BEGIN Source excerpt

Tax Reform “2.0” Timeline
The precise timing of a “phase two” tax reform bill or discussion draft release remains “to-be-determined,” a House Ways and Means Committee spokesperson told Wolters Kluwer on June 14. However, Brady told reporters he expects to see a legislative package outlined before the House’s August recess.
Previously, White House Legislative Affairs Director Marc Short predicted a late-summer release of the House’s tax bill. Further, House Majority Leader Kevin McCarthy, R-Calif., has predicted that the House will approve the measure before midterm elections in November.
Individual Tax Cuts
Brady reiterated to reporters that “phase two” will focus on the individual side of the tax code. Moreover, making permanent the individual tax cuts enacted under the Tax Cuts and Jobs Act (TCJA) ( P.L. 115-97) will be the “centerpiece” of a ” phase two” bill, Brady reportedly said. Additionally, Republican tax writers are considering proposals that would streamline the retirement savings process, a Ways and Means spokesperson previously told Wolters Kluwer.
Phase Two Fate Uncertain
The next major tax bill’s fate in the Senate remains uncertain. At least nine Democratic votes will be needed to reach the Senate’s 60-vote threshold. Brady has said he is hopeful for Democratic support.
However, Democratic lawmakers in the House and Senate remain largely opposed to the TCJA. Democrats have criticized the TCJA for primarily benefiting corporations. However, House Republicans are hopeful for bipartisan support on a new measure that focuses primarily on individual tax cuts.
Senate, House Lawmakers Introduce Bipartisan Historic Rehabilitation Credit Bill
A bipartisan group of House and Senate lawmakers have introduced companion Historic Rehabilitation Tax Credit (HTC) bills. The measure aims to strengthen the HTC by encouraging investment and minimizing administrative burdens, according to the lawmakers.
As amended by the Tax Cuts and Jobs Act (TCJA) ( P.L. 115-97), the rehabilitation credit under Code Sec. 47 is limited to 20 percent of qualified rehabilitation expenditures (QREs) of the taxpayer for qualified rehabilitated buildings. The credit is claimed ratably over a five-year period beginning in the tax year in which the rehabilitated building is placed in service. A “qualified rehabilitated building” (QRB) is a building and its structural components for which depreciation is allowable, and that has been substantially rehabilitated and placed in service before the beginning of the rehabilitation. The building must be a certified historic structure, but any expenditure attributable to rehabilitation of the structure is not a QRE unless it is a certified rehabilitation.
Property is considered substantially rehabilitated only if the expenditures during an elected 24-month measurement period (60-month period for phased rehabilitations) ending with or within the tax year are greater than the adjusted basis of the property or $5,000.

END Source excerpt
BEGIN Given entries

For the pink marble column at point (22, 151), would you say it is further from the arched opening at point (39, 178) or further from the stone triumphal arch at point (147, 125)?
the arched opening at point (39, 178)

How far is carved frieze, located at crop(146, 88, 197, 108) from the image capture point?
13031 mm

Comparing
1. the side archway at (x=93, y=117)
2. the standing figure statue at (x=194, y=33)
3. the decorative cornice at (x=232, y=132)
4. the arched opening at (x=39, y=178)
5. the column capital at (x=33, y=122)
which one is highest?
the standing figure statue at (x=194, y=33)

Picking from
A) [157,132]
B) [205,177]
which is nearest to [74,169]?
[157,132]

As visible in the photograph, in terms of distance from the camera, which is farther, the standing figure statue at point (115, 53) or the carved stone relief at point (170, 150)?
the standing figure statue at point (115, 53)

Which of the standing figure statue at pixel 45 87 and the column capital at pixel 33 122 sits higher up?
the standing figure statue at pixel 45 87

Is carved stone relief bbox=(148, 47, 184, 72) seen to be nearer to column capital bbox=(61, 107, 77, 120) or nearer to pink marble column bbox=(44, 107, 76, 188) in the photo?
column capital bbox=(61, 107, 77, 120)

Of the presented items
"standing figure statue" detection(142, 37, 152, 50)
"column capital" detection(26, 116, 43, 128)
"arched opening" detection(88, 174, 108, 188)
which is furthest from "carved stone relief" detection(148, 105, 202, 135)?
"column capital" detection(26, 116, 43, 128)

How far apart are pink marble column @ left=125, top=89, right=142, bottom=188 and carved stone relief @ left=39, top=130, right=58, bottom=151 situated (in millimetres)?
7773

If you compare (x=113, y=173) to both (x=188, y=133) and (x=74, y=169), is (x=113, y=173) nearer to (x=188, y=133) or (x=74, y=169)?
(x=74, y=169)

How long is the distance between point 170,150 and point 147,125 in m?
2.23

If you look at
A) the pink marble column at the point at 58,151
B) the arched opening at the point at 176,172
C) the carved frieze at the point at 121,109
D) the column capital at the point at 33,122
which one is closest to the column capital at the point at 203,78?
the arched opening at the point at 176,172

END Given entries

▶ _Work to complete_:
Answer these questions using the tax reform text above:
1. Who predicted a late-summer release of the House's tax bill?
2. How many Democratic votes will be needed to reach the Senate's 60-vote threshold?
3. Over what period is the rehabilitation credit claimed?

▶ _Exercise solution_:
1. White House Legislative Affairs Director Marc Short.
2. At least nine.
3. Ratably over a five-year period beginning in the tax year in which the rehabilitated building is placed in service.